Fatty acid composition was determined with Crocinitomix catalasitica cultivated to confluence on MA2216, and strain RW262T cultivated on the equivalent of MA2216 but without NaCl (g l–1: 5 peptone, 1 yeast extract, 0·5 CaCl2.2H2O and 0·5 MgSO4.7H2O). Strains were grown at 20 °C for 72 h, harvested in PBS (Sigma) and freeze-dried. Fatty acid analyses followed the procedure described in the Microbial Identification System protocol (MIDI; http://www.midi-inc.com), and therefore represent the whole fatty acid composition of the cell hydrolysate. More-detailed analyses with other methods (Serrano-Carreon et al., 1992) showed no significant difference between hydrolysate fatty acid and phospholipid-derived fatty acid (PLFA) compositions, indicating that most fatty acids were derived from PLFAs.
The DNA base composition of strain RW262T was determined at the German Collection of Microorganisms and Cell Cultures (DSMZ; Braunschweig, Germany). DNA was isolated using a French pressure cell (Thermo Spectronic) and purified (Cashion et al., 1977). The G+C content was determined by HPLC (Mesbah et al., 1989). The 16S rRNA gene of strain RW262T was PCR amplified (O'Sullivan et al., 2004) from a small amount of purified colony biomass by using two sets of primers (27F, 1392R and 27F, 1492R; Lane, 1991). The PCR product obtained using primers 27F and 1392R was purified and sequenced (O'Sullivan et al., 2004), and the product obtained with primers 27F and 1492R was cloned by using the TOPO TA system (Invitrogen) and sequenced with primers M13F and M13R (O'Sullivan et al., 2002). A consensus from six overlapping sequences was compared with those most similar to RW262T in the GenBank database, including representative type strains from four families of the phylum ‘Bacteroidetes’. The CLUSTAL W alignment (Thompson et al., 1994) was trimmed to 1300 bp, evolutionary distances were calculated and a phylogenetic tree was constructed (O'Sullivan et al., 2004).

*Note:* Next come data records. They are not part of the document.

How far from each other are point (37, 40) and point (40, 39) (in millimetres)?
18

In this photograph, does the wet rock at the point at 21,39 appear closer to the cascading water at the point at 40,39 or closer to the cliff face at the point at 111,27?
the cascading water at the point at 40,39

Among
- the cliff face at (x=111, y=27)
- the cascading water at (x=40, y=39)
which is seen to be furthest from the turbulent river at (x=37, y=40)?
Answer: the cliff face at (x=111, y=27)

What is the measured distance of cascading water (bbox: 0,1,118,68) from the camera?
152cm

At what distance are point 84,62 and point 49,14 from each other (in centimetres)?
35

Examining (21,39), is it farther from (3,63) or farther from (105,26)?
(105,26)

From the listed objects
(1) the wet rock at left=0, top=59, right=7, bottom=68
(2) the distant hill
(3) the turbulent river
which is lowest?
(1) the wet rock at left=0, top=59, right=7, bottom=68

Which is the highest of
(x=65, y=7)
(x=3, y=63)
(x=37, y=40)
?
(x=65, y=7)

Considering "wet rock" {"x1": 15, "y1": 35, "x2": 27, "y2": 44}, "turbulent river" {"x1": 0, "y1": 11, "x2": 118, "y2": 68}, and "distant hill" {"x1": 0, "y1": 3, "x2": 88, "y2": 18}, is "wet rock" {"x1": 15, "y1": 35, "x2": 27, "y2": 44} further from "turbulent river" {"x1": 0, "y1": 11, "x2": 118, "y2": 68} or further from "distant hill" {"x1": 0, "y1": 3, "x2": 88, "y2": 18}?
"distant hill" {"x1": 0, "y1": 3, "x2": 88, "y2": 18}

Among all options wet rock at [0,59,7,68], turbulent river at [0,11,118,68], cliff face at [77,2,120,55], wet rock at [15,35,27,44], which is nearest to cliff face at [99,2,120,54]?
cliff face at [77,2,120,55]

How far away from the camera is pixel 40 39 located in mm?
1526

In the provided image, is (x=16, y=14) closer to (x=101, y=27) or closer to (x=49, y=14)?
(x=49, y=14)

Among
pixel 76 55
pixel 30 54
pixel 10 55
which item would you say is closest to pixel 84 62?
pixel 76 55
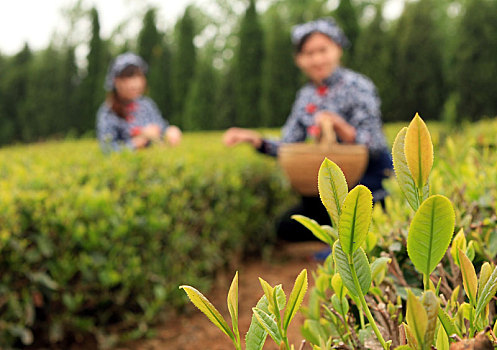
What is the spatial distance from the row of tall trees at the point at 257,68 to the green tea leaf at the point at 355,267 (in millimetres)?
8174

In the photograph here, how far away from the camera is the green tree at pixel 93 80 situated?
20250mm

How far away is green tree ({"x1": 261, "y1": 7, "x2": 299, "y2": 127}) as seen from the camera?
15.4 metres

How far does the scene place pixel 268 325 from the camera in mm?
574

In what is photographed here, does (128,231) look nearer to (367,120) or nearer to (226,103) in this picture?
(367,120)

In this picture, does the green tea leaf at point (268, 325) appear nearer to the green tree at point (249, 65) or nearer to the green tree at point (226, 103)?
the green tree at point (249, 65)

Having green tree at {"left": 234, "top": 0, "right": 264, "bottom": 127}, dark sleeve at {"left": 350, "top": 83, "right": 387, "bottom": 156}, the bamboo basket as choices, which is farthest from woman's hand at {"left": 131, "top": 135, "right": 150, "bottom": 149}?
green tree at {"left": 234, "top": 0, "right": 264, "bottom": 127}

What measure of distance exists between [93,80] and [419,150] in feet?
70.4

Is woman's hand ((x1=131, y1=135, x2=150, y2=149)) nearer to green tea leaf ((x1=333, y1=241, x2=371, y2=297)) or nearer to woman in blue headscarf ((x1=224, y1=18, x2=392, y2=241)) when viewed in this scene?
woman in blue headscarf ((x1=224, y1=18, x2=392, y2=241))

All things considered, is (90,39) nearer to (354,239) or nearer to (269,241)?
(269,241)

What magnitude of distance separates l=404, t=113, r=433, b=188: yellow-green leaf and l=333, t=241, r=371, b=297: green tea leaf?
0.36 feet

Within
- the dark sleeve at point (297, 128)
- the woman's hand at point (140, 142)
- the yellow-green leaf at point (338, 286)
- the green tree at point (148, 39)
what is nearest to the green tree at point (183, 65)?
the green tree at point (148, 39)

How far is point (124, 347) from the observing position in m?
3.20

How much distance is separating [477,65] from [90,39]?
1528 cm

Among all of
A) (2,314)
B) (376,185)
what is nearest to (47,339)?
(2,314)
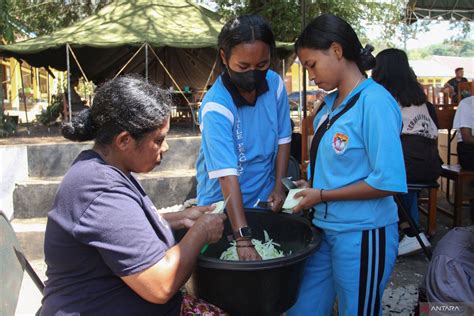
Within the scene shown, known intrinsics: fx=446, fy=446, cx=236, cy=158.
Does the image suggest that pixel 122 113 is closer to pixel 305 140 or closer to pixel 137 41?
pixel 305 140

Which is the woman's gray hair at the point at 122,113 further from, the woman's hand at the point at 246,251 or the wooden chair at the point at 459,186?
the wooden chair at the point at 459,186

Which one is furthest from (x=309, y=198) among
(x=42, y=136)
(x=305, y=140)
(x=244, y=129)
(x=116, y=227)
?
(x=42, y=136)

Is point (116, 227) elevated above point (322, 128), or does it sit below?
below

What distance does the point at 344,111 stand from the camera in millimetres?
1639

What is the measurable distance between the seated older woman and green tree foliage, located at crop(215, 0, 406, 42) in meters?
5.62

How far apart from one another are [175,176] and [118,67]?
6436 mm

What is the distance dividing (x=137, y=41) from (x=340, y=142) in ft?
23.5

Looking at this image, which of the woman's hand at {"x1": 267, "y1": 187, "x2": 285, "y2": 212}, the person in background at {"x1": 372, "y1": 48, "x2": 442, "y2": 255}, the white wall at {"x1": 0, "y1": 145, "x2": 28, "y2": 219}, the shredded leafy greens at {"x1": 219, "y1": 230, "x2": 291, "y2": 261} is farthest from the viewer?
the white wall at {"x1": 0, "y1": 145, "x2": 28, "y2": 219}

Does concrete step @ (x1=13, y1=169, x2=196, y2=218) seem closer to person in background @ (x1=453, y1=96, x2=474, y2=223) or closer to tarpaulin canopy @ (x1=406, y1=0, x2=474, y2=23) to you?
person in background @ (x1=453, y1=96, x2=474, y2=223)

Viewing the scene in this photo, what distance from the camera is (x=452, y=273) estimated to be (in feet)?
6.67

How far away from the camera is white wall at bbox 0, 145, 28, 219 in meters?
4.77

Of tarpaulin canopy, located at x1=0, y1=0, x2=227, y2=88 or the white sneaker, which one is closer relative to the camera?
A: the white sneaker

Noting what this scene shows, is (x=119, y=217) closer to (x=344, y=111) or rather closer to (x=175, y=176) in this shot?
(x=344, y=111)

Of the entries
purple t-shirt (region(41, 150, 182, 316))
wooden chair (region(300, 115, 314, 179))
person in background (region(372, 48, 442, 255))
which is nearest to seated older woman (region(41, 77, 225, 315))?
purple t-shirt (region(41, 150, 182, 316))
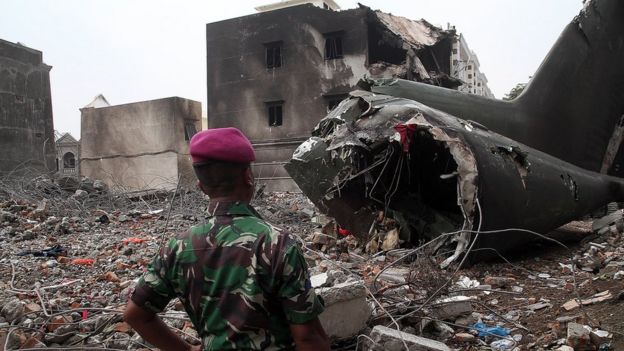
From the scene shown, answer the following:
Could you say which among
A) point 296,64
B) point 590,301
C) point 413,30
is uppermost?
point 413,30

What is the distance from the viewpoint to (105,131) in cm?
2119

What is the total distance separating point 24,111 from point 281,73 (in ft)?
28.7

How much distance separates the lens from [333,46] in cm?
1797

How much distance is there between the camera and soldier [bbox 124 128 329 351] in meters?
1.37

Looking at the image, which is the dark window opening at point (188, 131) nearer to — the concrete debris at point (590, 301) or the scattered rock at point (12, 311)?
the scattered rock at point (12, 311)

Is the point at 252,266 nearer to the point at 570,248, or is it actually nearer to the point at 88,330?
the point at 88,330

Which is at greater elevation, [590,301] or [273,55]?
[273,55]

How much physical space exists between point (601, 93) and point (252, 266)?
28.1ft

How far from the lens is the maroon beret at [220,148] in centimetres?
145

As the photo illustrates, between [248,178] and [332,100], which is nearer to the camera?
[248,178]

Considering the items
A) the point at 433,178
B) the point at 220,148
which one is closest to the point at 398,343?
the point at 220,148

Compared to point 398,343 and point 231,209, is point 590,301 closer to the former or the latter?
point 398,343

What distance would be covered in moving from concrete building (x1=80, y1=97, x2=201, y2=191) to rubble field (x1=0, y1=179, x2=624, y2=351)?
448 inches

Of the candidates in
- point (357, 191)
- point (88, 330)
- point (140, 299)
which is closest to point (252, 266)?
point (140, 299)
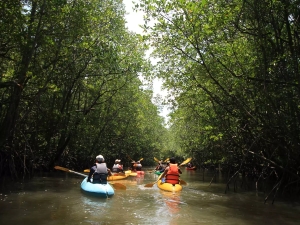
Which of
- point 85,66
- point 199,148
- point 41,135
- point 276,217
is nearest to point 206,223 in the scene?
point 276,217

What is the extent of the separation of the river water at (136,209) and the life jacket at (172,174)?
0.67 m

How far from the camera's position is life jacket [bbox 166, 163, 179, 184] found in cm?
1030

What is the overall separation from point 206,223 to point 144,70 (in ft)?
32.4

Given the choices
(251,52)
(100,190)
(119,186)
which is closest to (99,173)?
(100,190)

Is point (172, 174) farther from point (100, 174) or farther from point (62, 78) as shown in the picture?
point (62, 78)

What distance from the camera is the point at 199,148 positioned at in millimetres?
23875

Strain RW262T was aerobic, Gram-negative, motile by gliding and flexirubin-pigmented. Cells were long flexible rods with rounded ends, 0·4–0·5 µm in diameter and 1·5–5·7 µm in length. Rarer longer filaments when observed were of up to 51 µm in length (see the supplementary figure in IJSEM Online). After 7 days on PCA at 20 °C, flat, transparent, shiny colonies, 1–5 mm in diameter, with a yellow–orange colour and creamy consistency, were produced. Growth occurred at 4 and 20 °C, but not in the presence of Na+ ions. Growth occurred on NA, PCA, TSA and DNASE agar, but not on MA2216, MacConkey agar or Cetrimide agar. The strain was catalase-positive, hydrolysed DNA and weakly hydrolysed gelatin. It was negative for nitrate and nitrite reduction; indole production; oxidase, 
-galactosidase, urease and xylanase activity; hydrolysis of agar, arginine, aesculin and starch; and acid production from carbohydrates. The strain could not utilize glucose, arabinose, mannose, mannitol, N-acetylglucosamine, maltose, gluconate, caprate, adipate, malate, citrate or phenyl acetate. It was resistant to chloramphenicol, streptomycin and kanamycin, but was susceptible to penicillin G, ampicillin, rifampicin and tetracycline.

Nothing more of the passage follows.